Words can have just the same amount of power. It only takes one or two words to deal a powerful blow to someone. On the other hand, it takes the same amount of words to build someone up. How often is one way used over the other? I am beginning to learn that for a lot of people it is easier to tear someone or, the more passive route, not build someone up.
This week was a particularly lethal one for me and words. I wish I could be the kind of girl that is so confident that words don't bother me. I wish that when people tried to knock me down I could just stay standing strong. But that is not the case. Words inflict a special kind of pain in my life. Words make me crumble faster than just about anything else. I wish I could just blow it off but I can't.
What happened on Saturday was so stupid. But okay. I will tell you. At work we all write our birthdays on the calender. And as mine is next weekend, I had written it on there. Well, I came into work on Saturday morning someone had written a bit old "WHO CARES" over the top of it. I wish that it didn't hit me the way it did. But I have a lot of trouble at work. Anytime something like this happens it just hits me how horribly mean people can be. This particular event hit me so hard I ended up falling to my knees in the bathroom crying out to God about the injustices of the world for like twenty minutes. Yup, that's right. Your's truly is a hard core drama queen. But it hurt. Really bad.
It is hard because some of my people are not here. They will not be here to celebrate my birthday with. There will be fun conversations until late at night or no seconds of birthday cake after everything else goes away.

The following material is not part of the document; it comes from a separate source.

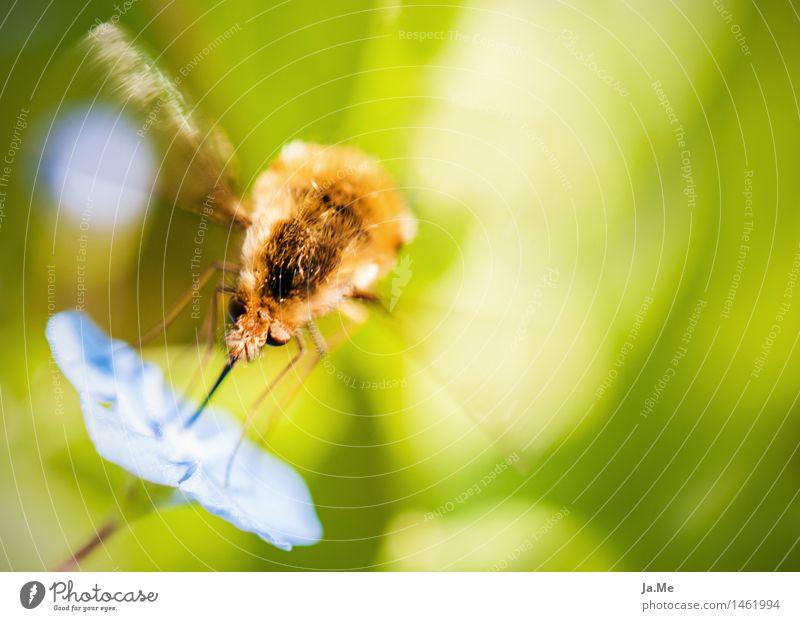 Lunchtime beim Hummelschweber Natur Pflanze Tier Frühling Sommer Schönes Wetter Blüte Garten Wildtier Fliege Flügel Fell Insekt Zweiflügler Hummelfliege
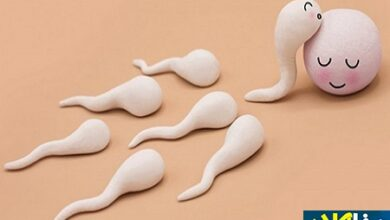 667765 110 390x220 - کدام مواد غذایی کیفیت اسپرم را بهتر میکند؟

Sure, I will have a good day with my family. But I can guarantee you now that I will be missing my people a lot. And sadly, I feel like those two words will be blasting in my subconscious like Ty Peddington with a bullhorn. I mean, I hope they aren't. But I will say that because of this week and my bestie being a million miles away has made me more apathetic for my birthday than I ever have before. I know that it will be a good day, but it won't be as good as it could be...you know?
Words have a lot of power. Weeks like this make me dwell on the negative power of words. I wish they inspired me to go out of my way to speak the kind of words that build others up...but instead they make me want to hole up. This week makes me want to lock the door of my apartment and only let in the people that I want to come in. I wish, I truly truly wish that there was some kind of door on my life. Where I can only let in the people that I want. But the fact is that I am only one person. Every day I have the chance to come in contact with hundreds of people. They can be indifferent. They can be hurtful. Or they can make my day. I want to be one of the people in that last group.

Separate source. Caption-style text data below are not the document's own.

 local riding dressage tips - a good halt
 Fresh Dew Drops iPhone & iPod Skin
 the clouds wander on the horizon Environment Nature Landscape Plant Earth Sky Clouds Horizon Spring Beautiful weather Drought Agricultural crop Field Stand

I discovered lately that my love language is Words of Affirmation. I have been doing a lot of thinking about that in relation to the things I have been going through and it kind of helps it make sense to me. I think that there is not enough encouragement in my life. I get it now from some places. But I don't feel like like I get it enough. And that is not something you can ask for, you know? Unless I want to be all like "My Love Language is Words of Affirmation...blah, blah, blah." Which is soooo not me. But the thing is, that is why when people try to hurt me, they do...badly. I have reconciled that, really I have. But that doesn't make the hurt go away. It is still there.

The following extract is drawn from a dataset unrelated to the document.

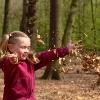 Kindergarten, pädagogisches Profil, Waldkindergarten
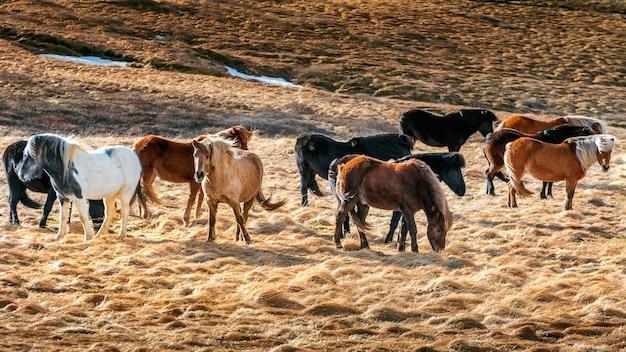 Исландские лошади. группа лошадей.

I want to be the kind of person that can channel my hurt into this incredible drive to build others up...to keep them from feeling hurt. But that is hard. Because when I arm hurt, I want to be hurt. I want to hole up inside myself and just think about me, me, me. I don't want answers. I don't want explanation. I don't want a band-aid. And above all, I don't want to know that you don't think I should be hurt. I just want to be hurt until I am not hurt anymore. If I can heal on my own instead of consistently being served platitudes on a golden platter I can heal better and transition more efficiently into learning to build up others.
I will end this on a positive note. I am so thankful for you...the readers of my blog. There are some days that your comments just turn my day around and give me the boost I need. Every time I get a comment a huge smile comes with it. That is why I love being a blogger. I love that I can do what I love (write) and get responses from people that I have really come to care about. I also love commenting. I am sorry I haven't been doing that so much lately...I have been trying so hard to get my ducks in a row that I just (as I have explained above) that I have neglected reaching out to people I care about. I am sorry for that, thank you with all of my somewhat-broken heart for sticking with me!